I knew more about the Stern marriage than my parents'--since I listened to him for four hours a day and really couldn't take more than about seven minutes of my parents. This may be because they rarely mentioned spanking, which, according to Dr. Spock, was actually a good thing. I was so enthralled with Howard, I even went with my father to see him perform at a New Jersey nightclub called Club Bene. With parenting like that, you can understand why I turned to the Sterns as role models.

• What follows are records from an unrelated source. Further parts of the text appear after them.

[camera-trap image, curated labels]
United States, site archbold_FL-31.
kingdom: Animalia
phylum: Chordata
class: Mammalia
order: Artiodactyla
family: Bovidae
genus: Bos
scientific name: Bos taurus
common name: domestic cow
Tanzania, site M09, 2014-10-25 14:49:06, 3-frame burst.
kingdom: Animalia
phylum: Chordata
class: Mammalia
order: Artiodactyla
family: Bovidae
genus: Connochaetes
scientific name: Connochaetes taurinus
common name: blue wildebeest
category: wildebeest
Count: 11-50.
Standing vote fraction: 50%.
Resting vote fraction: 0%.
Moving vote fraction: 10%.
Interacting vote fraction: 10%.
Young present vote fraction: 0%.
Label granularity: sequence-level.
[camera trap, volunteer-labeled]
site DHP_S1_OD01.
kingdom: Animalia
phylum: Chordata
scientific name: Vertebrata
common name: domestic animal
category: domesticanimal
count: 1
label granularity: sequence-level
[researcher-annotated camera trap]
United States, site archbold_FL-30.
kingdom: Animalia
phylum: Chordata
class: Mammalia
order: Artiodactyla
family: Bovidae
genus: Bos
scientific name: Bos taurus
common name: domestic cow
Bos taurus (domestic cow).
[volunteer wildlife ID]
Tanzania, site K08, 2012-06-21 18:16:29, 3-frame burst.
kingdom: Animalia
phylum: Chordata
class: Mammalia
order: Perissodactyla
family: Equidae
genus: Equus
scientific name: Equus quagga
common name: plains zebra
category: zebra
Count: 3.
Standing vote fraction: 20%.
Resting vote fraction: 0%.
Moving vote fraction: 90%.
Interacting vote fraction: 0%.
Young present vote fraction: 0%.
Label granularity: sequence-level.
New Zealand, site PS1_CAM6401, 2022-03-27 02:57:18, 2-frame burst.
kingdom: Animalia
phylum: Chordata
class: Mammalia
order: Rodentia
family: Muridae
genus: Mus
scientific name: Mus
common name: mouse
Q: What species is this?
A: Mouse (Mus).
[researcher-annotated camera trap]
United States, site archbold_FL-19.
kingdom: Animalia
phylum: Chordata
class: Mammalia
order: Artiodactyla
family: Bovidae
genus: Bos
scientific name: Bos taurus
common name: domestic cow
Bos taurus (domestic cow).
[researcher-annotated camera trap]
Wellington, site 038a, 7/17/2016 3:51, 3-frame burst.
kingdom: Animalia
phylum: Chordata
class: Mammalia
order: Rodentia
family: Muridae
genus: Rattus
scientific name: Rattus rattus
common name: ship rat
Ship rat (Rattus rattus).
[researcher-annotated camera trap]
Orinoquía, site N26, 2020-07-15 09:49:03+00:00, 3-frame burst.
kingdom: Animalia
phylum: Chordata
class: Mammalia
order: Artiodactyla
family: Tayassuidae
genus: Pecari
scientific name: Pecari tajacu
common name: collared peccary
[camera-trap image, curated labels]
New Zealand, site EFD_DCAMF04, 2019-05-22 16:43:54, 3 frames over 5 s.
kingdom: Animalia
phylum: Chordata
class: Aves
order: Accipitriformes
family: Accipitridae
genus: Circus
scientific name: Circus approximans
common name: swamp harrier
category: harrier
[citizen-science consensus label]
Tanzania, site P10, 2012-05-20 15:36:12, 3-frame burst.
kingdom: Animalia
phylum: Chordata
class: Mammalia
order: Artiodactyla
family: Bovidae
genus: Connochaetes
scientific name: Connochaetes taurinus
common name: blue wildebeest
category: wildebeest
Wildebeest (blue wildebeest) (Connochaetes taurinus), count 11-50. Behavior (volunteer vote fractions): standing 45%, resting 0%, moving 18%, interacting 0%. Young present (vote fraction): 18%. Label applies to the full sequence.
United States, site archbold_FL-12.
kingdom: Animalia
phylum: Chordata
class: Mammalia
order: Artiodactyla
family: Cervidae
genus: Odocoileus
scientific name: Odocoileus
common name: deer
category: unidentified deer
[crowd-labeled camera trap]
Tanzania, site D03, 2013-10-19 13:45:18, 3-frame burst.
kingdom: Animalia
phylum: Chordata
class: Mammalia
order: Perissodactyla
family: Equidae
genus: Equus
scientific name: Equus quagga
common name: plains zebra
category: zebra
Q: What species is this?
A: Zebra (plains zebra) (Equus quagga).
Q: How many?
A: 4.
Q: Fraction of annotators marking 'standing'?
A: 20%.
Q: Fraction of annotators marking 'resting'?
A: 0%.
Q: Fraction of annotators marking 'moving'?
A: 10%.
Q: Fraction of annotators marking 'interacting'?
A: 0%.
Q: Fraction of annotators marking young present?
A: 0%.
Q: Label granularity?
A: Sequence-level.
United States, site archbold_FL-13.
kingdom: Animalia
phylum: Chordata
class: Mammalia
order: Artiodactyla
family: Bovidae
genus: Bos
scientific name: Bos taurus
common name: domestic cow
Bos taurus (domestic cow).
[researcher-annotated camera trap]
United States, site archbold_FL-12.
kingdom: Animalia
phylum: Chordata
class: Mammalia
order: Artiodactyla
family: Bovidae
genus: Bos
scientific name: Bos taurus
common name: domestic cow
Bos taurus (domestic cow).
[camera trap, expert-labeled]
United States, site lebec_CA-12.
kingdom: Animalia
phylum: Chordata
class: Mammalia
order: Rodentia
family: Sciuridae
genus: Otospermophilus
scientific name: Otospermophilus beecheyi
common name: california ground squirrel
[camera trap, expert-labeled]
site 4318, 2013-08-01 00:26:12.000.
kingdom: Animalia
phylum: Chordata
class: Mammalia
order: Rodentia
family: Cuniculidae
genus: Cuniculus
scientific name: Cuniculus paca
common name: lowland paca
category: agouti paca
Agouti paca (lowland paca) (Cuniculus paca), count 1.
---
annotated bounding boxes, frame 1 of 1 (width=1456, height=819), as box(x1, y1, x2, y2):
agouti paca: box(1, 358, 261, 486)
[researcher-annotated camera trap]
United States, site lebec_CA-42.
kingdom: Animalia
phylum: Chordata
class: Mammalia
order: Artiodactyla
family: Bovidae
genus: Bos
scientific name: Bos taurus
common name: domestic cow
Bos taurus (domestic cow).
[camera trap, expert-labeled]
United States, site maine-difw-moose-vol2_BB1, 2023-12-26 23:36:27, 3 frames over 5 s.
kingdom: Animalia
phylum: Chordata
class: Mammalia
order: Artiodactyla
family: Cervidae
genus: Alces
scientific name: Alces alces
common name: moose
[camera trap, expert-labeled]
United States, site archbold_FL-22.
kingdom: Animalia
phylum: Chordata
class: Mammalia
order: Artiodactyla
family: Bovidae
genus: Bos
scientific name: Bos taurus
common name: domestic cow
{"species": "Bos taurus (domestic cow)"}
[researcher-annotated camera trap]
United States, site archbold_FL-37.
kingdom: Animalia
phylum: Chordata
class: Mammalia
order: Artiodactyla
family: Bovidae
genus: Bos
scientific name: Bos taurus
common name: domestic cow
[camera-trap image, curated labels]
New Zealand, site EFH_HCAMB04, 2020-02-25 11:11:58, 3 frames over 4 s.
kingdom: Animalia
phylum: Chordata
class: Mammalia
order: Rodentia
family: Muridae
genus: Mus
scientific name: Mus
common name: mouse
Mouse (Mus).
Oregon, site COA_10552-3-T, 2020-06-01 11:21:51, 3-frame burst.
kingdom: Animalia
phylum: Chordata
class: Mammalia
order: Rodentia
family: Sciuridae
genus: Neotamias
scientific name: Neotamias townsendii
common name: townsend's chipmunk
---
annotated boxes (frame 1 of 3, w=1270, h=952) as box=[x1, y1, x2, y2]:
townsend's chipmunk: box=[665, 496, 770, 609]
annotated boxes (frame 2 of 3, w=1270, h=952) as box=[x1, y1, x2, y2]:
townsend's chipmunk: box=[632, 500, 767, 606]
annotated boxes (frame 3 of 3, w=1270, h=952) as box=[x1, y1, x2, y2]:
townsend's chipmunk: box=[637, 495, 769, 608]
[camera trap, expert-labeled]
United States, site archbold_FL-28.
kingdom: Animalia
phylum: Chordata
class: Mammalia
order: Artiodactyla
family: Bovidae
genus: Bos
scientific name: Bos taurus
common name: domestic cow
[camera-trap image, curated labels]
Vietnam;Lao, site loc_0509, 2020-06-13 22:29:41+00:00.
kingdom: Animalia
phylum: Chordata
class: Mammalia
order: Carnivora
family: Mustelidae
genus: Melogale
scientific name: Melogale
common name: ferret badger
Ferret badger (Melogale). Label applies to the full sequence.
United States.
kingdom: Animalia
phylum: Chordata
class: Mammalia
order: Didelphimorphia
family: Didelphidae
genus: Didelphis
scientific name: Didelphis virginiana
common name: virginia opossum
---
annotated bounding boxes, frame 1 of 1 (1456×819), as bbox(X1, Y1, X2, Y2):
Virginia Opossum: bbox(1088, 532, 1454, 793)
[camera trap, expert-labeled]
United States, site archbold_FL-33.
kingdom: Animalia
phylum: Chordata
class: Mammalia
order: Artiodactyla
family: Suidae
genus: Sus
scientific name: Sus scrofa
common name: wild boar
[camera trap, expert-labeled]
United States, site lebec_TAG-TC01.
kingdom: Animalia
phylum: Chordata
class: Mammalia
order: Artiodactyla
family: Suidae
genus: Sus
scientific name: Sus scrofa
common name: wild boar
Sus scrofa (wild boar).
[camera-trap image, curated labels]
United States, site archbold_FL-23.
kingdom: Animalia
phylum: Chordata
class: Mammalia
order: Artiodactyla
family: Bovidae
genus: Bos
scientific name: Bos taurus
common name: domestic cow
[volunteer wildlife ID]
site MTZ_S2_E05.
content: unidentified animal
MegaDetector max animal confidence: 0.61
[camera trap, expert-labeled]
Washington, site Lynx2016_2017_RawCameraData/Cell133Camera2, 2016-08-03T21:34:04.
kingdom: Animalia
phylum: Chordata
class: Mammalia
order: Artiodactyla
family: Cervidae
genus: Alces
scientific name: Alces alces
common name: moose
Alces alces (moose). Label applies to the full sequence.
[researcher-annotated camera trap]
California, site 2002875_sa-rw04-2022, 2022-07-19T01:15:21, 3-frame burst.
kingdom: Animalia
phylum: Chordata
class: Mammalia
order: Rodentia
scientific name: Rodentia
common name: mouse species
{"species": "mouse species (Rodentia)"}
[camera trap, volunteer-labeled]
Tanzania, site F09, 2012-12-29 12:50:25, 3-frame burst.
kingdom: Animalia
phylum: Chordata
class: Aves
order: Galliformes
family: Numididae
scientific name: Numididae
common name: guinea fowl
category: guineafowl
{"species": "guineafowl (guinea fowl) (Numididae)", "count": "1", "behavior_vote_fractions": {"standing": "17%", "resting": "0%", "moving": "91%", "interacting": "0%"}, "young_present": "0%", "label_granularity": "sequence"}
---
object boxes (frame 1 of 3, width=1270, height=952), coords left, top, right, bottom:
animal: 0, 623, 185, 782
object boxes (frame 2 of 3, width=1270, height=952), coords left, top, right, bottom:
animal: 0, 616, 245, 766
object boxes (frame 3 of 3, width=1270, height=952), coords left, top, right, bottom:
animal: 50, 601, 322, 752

Through Howard, I had learned not only about fidelity but also that the key to a stable, long-term relationship is to publish the personal details of your life while simultaneously using your job as an excuse to meet loose women. So when the Sterns announced that they were separating after 21 years of marriage, my entire relationship philosophy was shaken. I had blindly assumed that just because it was working for an immature, oversexed Jewish man with bad hair, it would work for someone like me too. But now I had to question that. You see, sometimes my girlfriend, like Alison, gets mad about what I do for a living. This usually happens when I write about my attraction to Pamela Anderson Lee. Or when I find myself "assigned" yet another story about porn stars, supermodels or roller-derby queens. Or when I claim that I don't get any dates and am actually a very, very lonely man.

But now that Alison has decided to leave Howard, I'm starting to think that maybe all this public self-revelation, while promoting honesty and openness, isn't such a good game plan for a relationship. This became clearer as I realized most couples don't leave the Jerry Springer Show with a lot of issue resolution.

This summer, sitting at L.A.'s babe-filled Sky Bar, I was looking at an older, married guy on a business trip who was wistfully scoping out the action. I asked my two friends, both of whom had girlfriends, if they thought we'd wind up like him, as sexually stunted as Stanley Kubrick must have been when he directed Eyes Wide Shut. "By the time I'm his age, you know what I'll be thinking about?" one of them asked, staring at a hot but annoyingly giggly blond. "Pie. A nice piece of pie. Even right now if you offered me her or an entire Cookie Puss, I'm not sure which I'd pick." My other friend and I nodded in agreement, until he told us that a Cookie Puss was some sort of ice-cream cake. Then we made fun of him.

But I want to be a pie guy. On Monday, when asked if he's going to date strippers, Howard, who had promised to have sex with every floozy he ever met the moment his wife died, said, "Obviously, I'm not the type who goes out with bimbos." On Wednesday, he didn't show up for work. Spanking, it seems, is less fun when temptation is replaced by reality.